Public Lands Litigation – update through November 3, 2023

FOREST SERVICE

Conviction overturned

The 4th U.S. Circuit Court of Appeals has overturned the conviction of a man who burned 70 acres of the Nantahala National Forest in 2020.  The circuit court stated that testimony regarding his knowledge of where he was should not have been excluded by the trial court:

“We conclude that specific knowledge of federal ownership is not required for conviction … Therefore, the Government did not have to prove that Evans knew he was on federal land or intended to burn federal land. But the Government did have to prove that Evans acted willfully, and an honest mistake of fact about whether he was burning brush on his own property would be a viable defense… Evans explained his family’s long ownership of property abutting the Nantahala National Forest and his understanding of the boundary lines based on certain markers on the property.”

New lawsuit

A wrongful death lawsuit filed by relatives of three people killed by flash flooding after the Hermit’s Peak/Calf Canyon fire on the Santa Fe National Forest in 2022 alleges that the Forest Service was negligent in failing to close roads or properly warn people of the risks of flash flooding.  The fire began as a planned burn. The Forest Service found in a report released later in 2022 that it underestimated the amount of fuel available to the fire and did not adequately account for dry conditions or the risk to nearby communities.

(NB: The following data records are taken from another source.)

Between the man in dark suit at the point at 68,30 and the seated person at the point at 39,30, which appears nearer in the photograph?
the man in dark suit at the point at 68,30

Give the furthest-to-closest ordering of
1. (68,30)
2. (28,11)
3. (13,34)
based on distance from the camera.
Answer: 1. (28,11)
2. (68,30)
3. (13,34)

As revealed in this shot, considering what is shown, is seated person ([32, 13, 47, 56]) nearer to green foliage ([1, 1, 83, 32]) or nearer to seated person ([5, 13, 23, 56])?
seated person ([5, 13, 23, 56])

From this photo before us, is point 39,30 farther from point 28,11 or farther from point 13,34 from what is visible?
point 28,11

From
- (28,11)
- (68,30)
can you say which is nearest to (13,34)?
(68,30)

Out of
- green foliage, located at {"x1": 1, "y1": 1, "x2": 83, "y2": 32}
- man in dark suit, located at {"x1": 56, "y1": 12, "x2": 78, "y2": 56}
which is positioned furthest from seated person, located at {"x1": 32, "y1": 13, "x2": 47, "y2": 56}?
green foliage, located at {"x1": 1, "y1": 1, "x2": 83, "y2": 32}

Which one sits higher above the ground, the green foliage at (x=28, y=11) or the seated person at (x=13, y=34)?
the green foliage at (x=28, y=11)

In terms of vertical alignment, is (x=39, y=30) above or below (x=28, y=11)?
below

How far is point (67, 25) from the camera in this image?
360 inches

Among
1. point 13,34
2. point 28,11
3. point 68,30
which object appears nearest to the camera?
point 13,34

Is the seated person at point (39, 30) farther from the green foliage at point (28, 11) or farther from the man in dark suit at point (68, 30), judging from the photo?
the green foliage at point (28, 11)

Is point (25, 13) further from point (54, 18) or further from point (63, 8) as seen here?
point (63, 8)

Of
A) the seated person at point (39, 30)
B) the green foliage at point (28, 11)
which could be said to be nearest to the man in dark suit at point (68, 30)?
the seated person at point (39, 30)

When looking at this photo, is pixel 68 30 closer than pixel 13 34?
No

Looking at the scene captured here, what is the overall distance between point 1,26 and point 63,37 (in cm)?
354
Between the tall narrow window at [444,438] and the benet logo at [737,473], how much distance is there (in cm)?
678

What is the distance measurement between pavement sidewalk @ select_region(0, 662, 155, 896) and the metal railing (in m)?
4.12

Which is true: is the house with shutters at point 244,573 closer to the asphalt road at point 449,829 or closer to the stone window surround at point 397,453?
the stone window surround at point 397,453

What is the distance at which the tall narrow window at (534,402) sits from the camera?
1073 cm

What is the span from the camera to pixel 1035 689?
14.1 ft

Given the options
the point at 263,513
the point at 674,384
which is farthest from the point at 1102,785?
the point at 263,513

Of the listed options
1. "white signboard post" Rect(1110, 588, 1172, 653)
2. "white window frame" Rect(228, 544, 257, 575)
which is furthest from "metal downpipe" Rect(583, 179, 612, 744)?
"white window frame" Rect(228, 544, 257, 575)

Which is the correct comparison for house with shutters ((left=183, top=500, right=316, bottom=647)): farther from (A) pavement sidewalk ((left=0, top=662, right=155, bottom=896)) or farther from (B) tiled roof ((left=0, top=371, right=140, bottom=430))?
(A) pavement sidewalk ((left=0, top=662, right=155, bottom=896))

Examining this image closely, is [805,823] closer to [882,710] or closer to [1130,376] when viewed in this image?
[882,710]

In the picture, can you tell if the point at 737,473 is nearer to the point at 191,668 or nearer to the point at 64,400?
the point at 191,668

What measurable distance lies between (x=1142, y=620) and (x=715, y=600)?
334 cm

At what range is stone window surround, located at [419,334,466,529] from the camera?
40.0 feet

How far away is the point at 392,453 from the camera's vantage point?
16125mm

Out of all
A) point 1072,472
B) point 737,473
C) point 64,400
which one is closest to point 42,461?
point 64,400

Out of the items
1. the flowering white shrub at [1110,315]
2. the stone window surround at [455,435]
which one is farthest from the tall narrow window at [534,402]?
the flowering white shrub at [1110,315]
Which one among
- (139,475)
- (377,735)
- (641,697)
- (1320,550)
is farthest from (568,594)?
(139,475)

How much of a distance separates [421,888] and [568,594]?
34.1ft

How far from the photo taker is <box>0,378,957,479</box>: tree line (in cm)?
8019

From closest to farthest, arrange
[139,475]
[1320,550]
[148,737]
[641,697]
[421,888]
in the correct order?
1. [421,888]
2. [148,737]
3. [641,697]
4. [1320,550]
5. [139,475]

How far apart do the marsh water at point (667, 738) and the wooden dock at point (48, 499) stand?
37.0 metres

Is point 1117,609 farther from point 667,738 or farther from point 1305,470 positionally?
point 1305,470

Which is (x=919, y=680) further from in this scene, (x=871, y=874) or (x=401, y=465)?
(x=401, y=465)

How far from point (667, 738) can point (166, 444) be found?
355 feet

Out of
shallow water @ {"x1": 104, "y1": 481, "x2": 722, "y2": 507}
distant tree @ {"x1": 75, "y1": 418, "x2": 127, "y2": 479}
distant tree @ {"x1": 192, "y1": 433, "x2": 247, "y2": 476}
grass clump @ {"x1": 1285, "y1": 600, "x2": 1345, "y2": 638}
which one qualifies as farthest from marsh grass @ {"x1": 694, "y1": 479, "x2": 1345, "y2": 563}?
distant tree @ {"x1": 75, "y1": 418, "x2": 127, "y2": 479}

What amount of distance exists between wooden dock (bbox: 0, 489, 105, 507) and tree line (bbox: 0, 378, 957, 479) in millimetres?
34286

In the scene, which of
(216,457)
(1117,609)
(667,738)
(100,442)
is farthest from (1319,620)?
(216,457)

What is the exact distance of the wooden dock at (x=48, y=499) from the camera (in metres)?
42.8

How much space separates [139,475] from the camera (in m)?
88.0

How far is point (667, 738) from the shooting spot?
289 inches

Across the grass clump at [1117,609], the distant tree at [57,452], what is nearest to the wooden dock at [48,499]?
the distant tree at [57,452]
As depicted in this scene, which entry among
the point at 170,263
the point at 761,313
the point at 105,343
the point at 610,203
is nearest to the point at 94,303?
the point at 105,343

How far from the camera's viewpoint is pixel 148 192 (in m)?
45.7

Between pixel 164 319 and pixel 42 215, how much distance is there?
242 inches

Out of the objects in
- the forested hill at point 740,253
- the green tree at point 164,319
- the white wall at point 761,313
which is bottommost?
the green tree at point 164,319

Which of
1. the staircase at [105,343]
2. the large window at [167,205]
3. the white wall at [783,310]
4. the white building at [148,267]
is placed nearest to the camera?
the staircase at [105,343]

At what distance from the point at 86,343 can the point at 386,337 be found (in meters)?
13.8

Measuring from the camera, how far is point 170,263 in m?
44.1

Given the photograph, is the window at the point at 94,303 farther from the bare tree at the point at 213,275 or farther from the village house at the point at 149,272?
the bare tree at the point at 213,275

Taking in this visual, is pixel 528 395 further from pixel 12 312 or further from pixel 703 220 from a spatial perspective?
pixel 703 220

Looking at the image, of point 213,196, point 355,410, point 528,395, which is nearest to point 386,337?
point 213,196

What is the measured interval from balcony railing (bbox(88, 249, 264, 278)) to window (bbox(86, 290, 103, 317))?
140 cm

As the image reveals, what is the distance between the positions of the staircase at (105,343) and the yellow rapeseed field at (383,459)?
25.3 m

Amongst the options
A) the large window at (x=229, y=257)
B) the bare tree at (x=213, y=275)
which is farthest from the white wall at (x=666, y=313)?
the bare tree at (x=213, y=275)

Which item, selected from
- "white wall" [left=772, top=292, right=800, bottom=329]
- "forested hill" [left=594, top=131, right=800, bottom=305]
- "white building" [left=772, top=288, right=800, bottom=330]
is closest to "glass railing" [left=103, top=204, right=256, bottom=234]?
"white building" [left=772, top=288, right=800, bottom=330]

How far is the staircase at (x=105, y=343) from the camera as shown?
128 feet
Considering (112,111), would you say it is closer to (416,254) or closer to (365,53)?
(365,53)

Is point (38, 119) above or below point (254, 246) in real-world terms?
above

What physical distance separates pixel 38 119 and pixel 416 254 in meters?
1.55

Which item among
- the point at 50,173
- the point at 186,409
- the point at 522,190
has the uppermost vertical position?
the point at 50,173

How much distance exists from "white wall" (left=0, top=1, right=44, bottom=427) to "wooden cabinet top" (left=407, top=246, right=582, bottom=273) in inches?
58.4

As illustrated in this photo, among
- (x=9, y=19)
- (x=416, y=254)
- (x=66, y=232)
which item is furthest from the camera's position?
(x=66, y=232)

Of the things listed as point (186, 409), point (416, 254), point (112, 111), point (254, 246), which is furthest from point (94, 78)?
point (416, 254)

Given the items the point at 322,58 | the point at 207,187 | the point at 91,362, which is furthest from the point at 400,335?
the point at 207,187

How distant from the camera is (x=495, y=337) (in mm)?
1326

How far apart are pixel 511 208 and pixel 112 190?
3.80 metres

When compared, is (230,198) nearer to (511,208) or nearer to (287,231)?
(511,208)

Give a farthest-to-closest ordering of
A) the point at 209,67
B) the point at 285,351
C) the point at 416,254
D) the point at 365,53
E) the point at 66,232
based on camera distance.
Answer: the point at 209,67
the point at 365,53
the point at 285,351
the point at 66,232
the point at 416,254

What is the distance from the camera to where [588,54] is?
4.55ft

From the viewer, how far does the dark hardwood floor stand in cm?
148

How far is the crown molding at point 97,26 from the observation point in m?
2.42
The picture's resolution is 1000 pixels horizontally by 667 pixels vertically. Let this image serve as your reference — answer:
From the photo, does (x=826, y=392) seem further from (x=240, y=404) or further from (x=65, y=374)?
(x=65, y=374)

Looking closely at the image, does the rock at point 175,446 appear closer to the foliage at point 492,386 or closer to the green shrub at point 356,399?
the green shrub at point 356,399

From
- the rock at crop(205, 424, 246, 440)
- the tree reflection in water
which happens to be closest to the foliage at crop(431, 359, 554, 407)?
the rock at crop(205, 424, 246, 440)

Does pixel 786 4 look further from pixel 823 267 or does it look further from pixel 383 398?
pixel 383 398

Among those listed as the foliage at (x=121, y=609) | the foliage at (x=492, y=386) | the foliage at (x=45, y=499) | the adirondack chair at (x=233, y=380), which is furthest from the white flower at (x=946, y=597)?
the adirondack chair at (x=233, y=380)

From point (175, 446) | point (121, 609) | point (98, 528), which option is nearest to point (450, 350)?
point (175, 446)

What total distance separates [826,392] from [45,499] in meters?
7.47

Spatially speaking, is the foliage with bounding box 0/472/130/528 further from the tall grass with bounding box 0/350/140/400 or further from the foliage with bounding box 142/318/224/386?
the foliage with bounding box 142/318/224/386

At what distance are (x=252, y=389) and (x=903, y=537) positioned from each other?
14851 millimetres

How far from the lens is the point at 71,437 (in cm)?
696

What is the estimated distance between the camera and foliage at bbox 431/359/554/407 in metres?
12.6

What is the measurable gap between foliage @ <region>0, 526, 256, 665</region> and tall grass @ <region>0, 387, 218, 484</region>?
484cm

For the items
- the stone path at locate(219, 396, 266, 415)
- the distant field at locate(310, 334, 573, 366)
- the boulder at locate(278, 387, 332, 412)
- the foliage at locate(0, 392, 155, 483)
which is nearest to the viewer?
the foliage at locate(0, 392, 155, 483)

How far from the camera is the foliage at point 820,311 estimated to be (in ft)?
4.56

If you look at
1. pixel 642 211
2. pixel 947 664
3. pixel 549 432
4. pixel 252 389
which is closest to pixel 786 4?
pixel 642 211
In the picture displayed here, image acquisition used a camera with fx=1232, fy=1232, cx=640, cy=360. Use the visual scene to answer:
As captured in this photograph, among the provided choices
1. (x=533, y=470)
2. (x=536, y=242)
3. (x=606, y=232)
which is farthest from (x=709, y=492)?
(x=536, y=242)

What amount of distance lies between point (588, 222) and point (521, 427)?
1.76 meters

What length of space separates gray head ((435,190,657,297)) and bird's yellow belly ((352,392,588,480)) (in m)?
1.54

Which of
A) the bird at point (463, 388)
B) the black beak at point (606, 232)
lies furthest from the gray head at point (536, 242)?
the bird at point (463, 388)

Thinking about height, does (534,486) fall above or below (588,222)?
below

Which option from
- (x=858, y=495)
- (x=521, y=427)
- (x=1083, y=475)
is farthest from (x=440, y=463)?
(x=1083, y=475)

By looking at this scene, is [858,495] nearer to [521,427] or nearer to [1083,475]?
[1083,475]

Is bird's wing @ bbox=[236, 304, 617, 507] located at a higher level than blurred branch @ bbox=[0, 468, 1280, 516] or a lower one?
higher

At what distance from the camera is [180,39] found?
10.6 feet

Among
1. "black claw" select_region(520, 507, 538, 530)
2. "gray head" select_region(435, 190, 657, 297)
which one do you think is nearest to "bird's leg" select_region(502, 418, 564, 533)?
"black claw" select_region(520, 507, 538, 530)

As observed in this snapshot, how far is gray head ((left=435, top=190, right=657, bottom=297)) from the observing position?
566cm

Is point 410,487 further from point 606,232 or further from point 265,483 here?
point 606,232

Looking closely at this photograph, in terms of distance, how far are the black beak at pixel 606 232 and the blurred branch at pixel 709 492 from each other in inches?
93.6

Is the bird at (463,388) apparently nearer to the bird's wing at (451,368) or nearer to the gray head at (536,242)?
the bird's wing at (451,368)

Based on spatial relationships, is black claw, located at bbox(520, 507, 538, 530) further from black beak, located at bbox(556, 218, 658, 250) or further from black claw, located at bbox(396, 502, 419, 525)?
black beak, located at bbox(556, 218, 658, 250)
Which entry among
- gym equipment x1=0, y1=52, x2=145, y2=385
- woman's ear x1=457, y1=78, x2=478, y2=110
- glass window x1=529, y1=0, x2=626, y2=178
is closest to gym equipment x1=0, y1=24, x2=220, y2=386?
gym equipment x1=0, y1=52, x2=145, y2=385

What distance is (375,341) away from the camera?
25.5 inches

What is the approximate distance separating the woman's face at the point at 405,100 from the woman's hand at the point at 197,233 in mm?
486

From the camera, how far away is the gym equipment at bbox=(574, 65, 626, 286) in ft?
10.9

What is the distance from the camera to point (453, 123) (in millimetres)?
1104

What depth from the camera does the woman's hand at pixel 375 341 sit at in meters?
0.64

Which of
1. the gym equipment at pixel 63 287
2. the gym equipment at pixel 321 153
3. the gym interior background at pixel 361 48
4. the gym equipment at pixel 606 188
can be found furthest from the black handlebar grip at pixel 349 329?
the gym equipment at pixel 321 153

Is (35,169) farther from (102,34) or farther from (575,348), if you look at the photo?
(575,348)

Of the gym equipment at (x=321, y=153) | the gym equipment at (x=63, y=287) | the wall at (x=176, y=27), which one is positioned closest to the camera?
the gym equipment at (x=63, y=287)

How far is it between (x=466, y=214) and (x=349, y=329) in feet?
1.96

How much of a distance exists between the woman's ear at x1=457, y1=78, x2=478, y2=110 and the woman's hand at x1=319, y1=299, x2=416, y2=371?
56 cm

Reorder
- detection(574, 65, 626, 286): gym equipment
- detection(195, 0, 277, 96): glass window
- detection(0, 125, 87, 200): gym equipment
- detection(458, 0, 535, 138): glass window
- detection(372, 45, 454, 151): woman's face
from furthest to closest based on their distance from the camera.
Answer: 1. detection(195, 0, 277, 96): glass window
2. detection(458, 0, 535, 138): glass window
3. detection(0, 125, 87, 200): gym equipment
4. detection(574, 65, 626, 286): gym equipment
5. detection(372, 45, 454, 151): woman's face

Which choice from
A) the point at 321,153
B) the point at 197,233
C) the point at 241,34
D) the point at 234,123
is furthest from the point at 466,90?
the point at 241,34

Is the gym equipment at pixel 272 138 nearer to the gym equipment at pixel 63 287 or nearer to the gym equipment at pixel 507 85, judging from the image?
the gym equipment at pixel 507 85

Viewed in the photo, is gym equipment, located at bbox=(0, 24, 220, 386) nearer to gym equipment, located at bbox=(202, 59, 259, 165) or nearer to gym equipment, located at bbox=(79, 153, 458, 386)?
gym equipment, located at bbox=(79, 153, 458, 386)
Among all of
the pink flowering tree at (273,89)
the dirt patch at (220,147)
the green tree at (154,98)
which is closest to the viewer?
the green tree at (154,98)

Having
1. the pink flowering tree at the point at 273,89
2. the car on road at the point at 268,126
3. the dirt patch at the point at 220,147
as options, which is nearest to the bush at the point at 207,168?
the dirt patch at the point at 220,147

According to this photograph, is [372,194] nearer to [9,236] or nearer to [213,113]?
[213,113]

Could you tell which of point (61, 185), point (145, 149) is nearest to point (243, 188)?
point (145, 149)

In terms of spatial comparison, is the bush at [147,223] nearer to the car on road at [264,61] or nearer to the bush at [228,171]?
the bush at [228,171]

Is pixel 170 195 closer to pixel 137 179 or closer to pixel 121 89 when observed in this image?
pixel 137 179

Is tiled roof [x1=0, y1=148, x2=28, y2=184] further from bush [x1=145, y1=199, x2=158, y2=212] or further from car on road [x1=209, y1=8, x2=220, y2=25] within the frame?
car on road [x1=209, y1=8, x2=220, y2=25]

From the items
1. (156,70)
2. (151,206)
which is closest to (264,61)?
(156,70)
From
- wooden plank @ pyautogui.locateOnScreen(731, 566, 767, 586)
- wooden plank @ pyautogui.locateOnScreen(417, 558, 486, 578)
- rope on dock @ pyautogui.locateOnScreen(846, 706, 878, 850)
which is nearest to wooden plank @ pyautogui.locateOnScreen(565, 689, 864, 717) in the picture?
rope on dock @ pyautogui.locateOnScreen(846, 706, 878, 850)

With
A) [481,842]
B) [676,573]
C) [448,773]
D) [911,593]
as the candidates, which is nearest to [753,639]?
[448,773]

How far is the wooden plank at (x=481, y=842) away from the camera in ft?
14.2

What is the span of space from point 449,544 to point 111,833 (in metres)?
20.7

Court decision in Western Watersheds Project v. McKay (9th Cir.)

On October 26, the court of appeals reversed a lower court ruling, and vacated the Fish and Wildlife Service’s biological opinion supporting the Fremont-Winema National Forest’s approval of expanded cattle grazing.  It found the BiOp deficient because it did not account for climate change as a baseline condition or a cumulative effect or take it into account in developing mitigation strategies (which were not certain to occur).  The BiOp “altogether failed to engage with information in the record suggesting that climate change would affect water levels and streamflow.”  The court upheld the grazing decision’s compliance with NEPA and the forest plan.  (The article includes a link to the opinion.)

Court decision in Center for Biological Diversity v. U. S. Forest Service (D. Ariz.)

On Halloween, the district court dismissed NEPA claims against the 2023 Salt River Horse Management Plan on the Tonto National Forest and a 2017 Intergovernmental Agreement with the State of Arizona.  The claim against the IGA was moot because the Agreement had expired.  The claim against the 2023 Plan was not subject to NEPA because it involved no federal action since the forest supervisor had not approved the Plan.  Plaintiffs had asserted that ongoing harm to wildlife is occurring in the affected area because of delay in reducing the horse herd to numbers recommended by a collaborative associated with the IGA.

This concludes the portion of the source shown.